▶ **Work to be completed**:
Lines to restate from the data below: from the one containing "body_size: -112" to the one containing "2d14245f-06d6-4642-8b8a-e60191e6f0f9", both included. Give them again exactly, and only them.

══════════

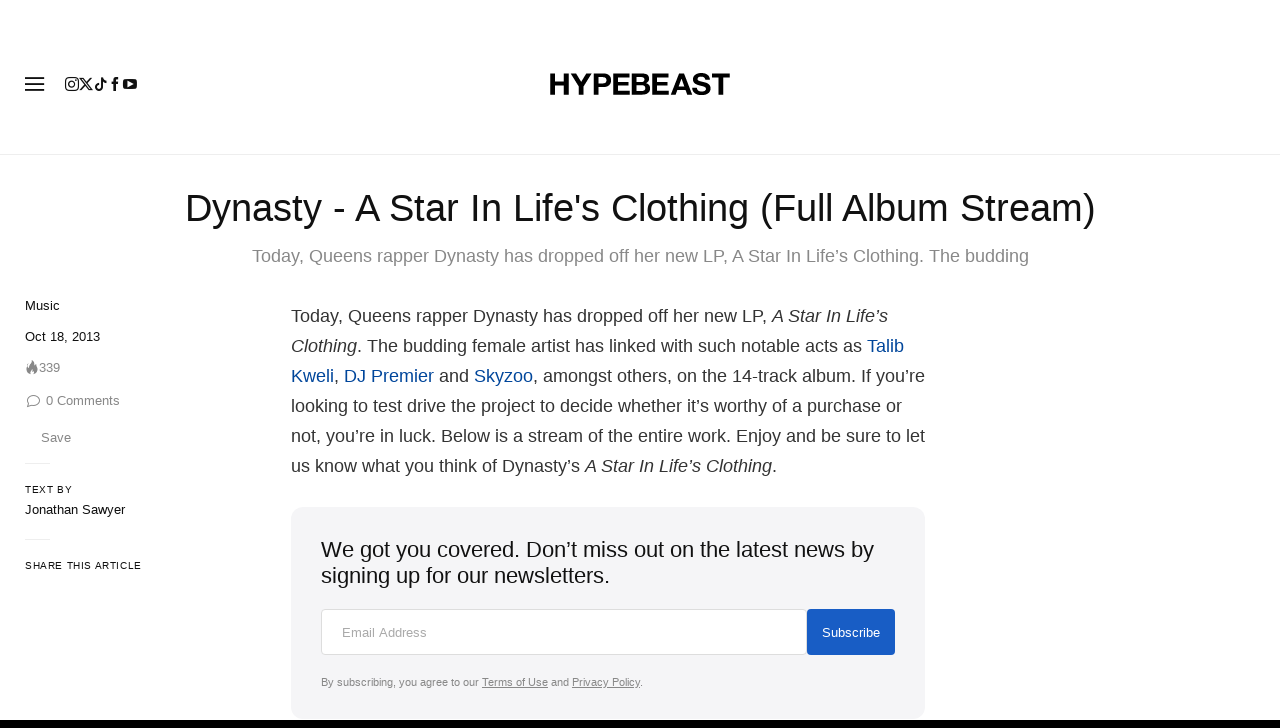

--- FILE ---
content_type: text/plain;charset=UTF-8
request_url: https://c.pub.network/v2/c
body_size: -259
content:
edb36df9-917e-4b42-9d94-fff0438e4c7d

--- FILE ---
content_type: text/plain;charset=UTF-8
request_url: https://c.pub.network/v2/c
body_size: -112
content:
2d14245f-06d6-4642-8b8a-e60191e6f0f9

══════════

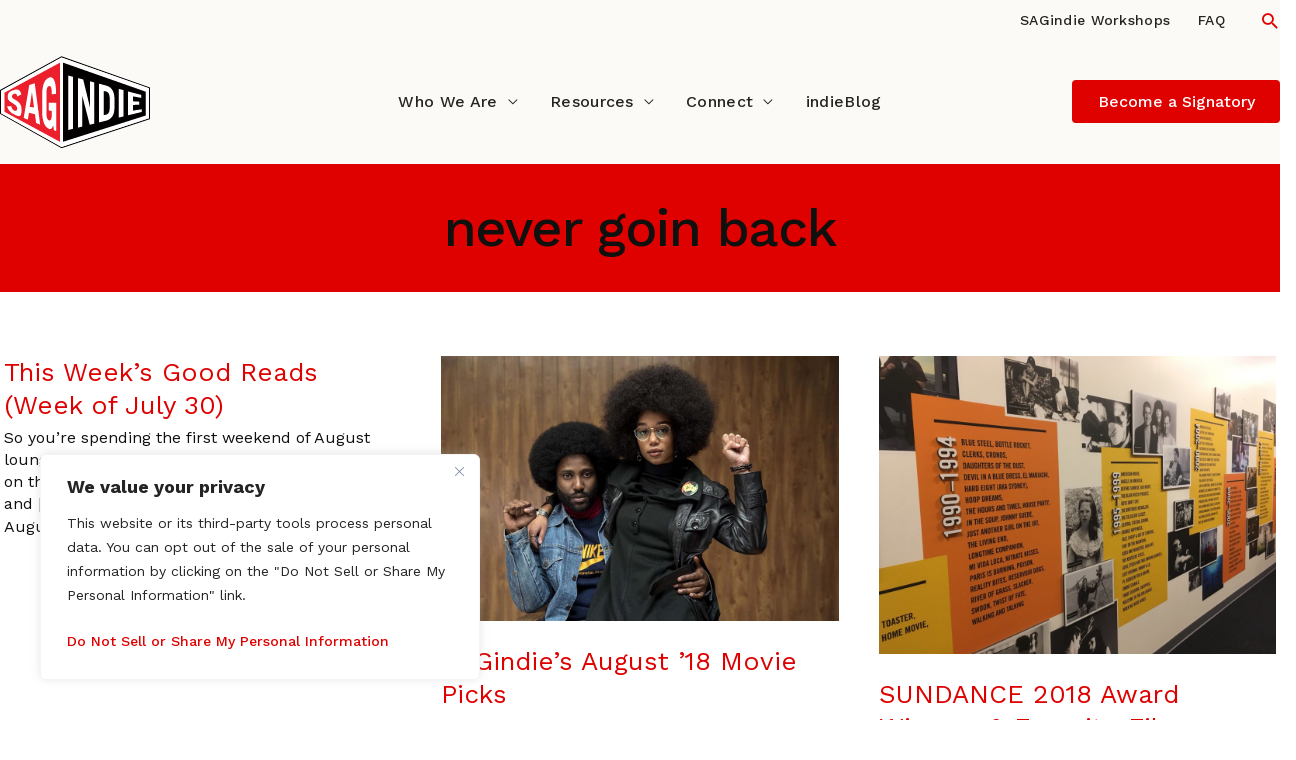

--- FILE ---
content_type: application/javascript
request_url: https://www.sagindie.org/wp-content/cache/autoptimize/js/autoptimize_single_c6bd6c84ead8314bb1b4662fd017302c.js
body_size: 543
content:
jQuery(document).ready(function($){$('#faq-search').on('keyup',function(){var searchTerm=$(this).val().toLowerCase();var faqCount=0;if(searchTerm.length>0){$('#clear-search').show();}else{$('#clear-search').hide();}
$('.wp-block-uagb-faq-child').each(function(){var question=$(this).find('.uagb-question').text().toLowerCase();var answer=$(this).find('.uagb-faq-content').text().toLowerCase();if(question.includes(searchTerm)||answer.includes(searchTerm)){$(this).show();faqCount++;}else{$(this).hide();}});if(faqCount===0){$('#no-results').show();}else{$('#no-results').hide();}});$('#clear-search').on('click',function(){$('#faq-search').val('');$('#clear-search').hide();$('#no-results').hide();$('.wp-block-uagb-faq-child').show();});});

══════════

▶ **Reply to the exercise**:
body_size: -112
content:
2d14245f-06d6-4642-8b8a-e60191e6f0f9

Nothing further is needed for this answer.